In un momento di grave crisi economica, i consiglieri Angelo Maria Petroni e Nino Rizzo Nervo hanno ritenuto inopportuno, in un’ottica di contenimento dei costi aziendali, procedere con un contratto troppo costoso.

Il padrone di casa di Porta a Porta, infatti, chiedeva un aumento del 22% rispetto al contratto attuale, che scadrà a metà del 2010. Si vocifera che il cachet richiesto sia equivalente a 1,6 milioni di euro all’anno.

La reazione del giornalista non ha tardato ad arrivare:

Mi pare giusto che il CdA della RAI abbia chiesto un approfondimento su tutti i contratti da rinnovare e non soltanto sul mio. Si potrà così constatare che alcuni elementi del mio contratto risalgono al 2001 e altri al 2004. Se si pensa che quando entrerà in vigore il prossimo l’inflazione del decennio sarà intorno al 22%, è più facile ragionare.

Vespa, inoltre, sottolinea come solo i propri compensi vengano pubblicati sui giornali, mentre quelli di altri colleghi rimangono nascosti:

Mi dispiace che si dimentichi che nel 2001 il direttore generale Cappon stabilì la cifra del mio compenso, calcolando il 15% in meno di quanto offerto a Gad Lerner e Fabio Fazio. Mi dispiace che non si pubblichino i contratti del compianto Enzo Biagi, il contratto precedente e quello attuale di Fabio Fazio, quello di Daria Bignardi e altri ancora. Io sono pronto a confrontarmi pubblicamente con tutti. Peccato che mi manchino gli interlocutori.

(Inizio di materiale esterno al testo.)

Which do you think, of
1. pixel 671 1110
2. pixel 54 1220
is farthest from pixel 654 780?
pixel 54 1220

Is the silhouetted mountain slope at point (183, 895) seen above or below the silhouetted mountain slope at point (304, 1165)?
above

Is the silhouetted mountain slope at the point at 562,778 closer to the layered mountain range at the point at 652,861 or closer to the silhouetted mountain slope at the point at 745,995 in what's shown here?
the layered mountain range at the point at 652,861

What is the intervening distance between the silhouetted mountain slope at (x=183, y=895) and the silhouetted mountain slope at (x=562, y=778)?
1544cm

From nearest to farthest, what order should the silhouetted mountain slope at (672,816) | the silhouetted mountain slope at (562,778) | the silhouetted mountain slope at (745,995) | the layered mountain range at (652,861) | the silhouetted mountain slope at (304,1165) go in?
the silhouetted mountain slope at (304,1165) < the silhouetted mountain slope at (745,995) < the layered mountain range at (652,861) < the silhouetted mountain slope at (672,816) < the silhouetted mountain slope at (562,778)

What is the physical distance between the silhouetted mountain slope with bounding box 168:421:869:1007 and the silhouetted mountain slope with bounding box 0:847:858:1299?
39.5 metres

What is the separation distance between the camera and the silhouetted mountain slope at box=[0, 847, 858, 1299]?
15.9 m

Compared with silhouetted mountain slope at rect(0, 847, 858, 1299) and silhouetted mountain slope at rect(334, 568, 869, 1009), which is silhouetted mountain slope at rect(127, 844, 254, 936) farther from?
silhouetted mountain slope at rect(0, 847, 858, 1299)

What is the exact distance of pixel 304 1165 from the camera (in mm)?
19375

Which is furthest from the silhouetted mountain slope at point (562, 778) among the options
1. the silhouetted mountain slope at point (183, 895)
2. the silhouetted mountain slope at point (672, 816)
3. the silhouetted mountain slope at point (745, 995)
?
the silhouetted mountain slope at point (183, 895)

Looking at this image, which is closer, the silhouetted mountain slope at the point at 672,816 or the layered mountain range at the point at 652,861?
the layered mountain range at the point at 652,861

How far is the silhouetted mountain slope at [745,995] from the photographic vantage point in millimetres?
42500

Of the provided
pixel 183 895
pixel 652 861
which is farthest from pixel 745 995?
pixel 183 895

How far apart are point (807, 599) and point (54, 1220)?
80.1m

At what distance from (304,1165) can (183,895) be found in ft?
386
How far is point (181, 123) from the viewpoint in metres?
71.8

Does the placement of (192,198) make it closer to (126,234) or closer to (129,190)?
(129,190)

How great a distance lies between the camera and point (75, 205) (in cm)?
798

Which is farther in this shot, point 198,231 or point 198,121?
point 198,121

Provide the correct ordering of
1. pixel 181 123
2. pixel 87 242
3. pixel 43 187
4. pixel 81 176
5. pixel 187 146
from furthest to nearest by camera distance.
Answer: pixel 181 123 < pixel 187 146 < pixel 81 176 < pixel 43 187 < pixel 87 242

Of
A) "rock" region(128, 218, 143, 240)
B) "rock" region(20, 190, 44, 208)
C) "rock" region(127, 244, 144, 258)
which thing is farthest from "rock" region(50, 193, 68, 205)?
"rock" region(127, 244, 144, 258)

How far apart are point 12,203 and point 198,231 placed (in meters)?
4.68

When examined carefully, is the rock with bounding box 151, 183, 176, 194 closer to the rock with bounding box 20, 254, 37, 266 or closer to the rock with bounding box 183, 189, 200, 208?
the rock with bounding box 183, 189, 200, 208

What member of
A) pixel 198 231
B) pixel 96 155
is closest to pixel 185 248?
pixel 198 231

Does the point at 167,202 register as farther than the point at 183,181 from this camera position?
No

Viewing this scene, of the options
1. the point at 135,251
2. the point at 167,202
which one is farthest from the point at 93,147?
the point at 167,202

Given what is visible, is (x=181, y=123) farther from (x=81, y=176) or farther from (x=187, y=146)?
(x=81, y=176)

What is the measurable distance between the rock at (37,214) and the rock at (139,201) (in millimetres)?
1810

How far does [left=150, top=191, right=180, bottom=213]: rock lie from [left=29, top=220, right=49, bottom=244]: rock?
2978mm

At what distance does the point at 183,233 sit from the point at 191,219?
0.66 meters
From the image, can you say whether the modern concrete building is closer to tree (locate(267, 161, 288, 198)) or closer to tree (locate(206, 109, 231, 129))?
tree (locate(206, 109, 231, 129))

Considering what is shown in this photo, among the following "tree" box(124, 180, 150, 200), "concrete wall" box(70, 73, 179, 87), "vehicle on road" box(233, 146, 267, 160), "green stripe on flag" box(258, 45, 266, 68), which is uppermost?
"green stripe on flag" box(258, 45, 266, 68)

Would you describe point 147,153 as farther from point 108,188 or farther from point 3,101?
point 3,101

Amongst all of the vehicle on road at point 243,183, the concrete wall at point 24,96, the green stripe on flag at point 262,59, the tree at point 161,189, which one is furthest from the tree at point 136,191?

A dargli man forte, Franco Bechis, che dalle pagine del quotidiano Libero, calcolatrice alla mano, afferma:

Fra le grandi firme Rai, Vespa vale a puntata meno di Fazio, di Santoro e della Bignardi. E non molto più di Giovanni Floris. Se si divide quel contratto per i minuti di trasmissione effettuati in un anno Vespa costa 145 euro al minuto. Fazio ben 382 euro al minuto, la Bignardi 212 euro al minuto e Santoro 148 euro al minuto. Serena Dandini poco al di sotto: 120 euro a minuto di trasmissione.

A giudicare da queste cifre, il buco nei conti RAI sembra essersi miracolosamente risanato.